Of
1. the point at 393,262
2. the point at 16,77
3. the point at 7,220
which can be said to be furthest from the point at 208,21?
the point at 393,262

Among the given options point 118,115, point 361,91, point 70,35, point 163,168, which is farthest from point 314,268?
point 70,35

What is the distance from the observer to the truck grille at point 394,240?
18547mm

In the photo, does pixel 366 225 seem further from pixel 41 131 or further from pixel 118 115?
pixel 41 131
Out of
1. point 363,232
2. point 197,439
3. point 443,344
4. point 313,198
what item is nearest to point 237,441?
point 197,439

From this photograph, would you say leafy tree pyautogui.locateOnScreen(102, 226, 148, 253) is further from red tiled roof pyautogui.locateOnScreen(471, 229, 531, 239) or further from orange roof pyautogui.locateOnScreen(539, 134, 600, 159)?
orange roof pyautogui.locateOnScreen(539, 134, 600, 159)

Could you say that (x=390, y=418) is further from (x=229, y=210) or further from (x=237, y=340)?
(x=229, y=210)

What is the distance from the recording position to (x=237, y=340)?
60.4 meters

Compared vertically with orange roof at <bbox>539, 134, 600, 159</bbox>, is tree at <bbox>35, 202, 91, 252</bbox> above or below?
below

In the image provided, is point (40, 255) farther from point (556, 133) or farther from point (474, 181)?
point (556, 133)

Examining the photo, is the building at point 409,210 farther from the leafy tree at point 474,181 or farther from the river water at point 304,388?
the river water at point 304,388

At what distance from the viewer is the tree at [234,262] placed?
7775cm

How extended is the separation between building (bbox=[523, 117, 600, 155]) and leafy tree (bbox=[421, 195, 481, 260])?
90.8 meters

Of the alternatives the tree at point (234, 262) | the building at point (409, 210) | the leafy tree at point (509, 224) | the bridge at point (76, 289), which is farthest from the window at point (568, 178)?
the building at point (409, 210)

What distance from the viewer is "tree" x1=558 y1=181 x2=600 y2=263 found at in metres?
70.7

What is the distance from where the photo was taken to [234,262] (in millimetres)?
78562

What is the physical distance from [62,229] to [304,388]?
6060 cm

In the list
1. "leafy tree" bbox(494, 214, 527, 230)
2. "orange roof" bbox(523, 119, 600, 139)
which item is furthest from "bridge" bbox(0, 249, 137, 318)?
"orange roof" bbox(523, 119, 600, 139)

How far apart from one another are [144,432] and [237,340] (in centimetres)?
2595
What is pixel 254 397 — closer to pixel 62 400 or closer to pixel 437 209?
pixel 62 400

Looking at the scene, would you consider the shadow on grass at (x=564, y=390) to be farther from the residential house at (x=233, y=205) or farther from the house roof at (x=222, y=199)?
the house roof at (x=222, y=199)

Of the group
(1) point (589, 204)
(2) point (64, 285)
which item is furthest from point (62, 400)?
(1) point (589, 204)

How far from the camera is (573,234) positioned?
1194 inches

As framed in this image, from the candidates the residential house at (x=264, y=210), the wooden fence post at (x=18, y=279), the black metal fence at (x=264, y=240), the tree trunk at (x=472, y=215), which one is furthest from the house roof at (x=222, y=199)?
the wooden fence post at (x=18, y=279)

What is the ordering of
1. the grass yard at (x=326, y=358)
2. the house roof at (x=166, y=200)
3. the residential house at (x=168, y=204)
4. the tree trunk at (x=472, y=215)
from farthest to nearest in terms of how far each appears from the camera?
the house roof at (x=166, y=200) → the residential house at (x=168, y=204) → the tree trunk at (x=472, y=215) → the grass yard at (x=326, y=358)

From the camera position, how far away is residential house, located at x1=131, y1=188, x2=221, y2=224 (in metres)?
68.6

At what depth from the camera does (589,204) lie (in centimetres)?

☆ ☆ ☆ ☆

Your goal ▸ Revise the lines from the one containing "What is the distance from where" through the end of the records, replacing "camera" with "observer" and leaving everything else unchanged.

Worked solution ▸
What is the distance from where the photo was taken to [234,262] (in millimetres)?
78562

What is the physical distance from [62,229] to [304,388]?
6060 cm

In the list
1. "leafy tree" bbox(494, 214, 527, 230)
2. "orange roof" bbox(523, 119, 600, 139)
which item is furthest from "bridge" bbox(0, 249, 137, 318)?
"orange roof" bbox(523, 119, 600, 139)

How far apart from one another are [144,432] and [237,340] (in centimetres)?
2595
What is pixel 254 397 — closer to pixel 62 400 or closer to pixel 437 209?
pixel 62 400

Looking at the scene, would you consider the shadow on grass at (x=564, y=390) to be farther from the residential house at (x=233, y=205) or farther from the house roof at (x=222, y=199)?
the house roof at (x=222, y=199)

Of the group
(1) point (589, 204)
(2) point (64, 285)
which item is furthest from point (62, 400)?
(1) point (589, 204)

How far from the observer is (573,234) positioned?
1194 inches

As framed in this image, from the candidates the residential house at (x=264, y=210), the wooden fence post at (x=18, y=279), the black metal fence at (x=264, y=240), the tree trunk at (x=472, y=215), which one is furthest from the house roof at (x=222, y=199)?
the wooden fence post at (x=18, y=279)

What is the ordering of
1. the grass yard at (x=326, y=358)
2. the house roof at (x=166, y=200)
3. the residential house at (x=168, y=204)
4. the tree trunk at (x=472, y=215)
from farthest to nearest in terms of how far each appears from the observer?
the house roof at (x=166, y=200) → the residential house at (x=168, y=204) → the tree trunk at (x=472, y=215) → the grass yard at (x=326, y=358)

From the observer position, how far away is residential house, located at x1=131, y1=188, x2=221, y2=224 (in metres)?
68.6

At what depth from the observer does (589,204) lie (in centimetres)?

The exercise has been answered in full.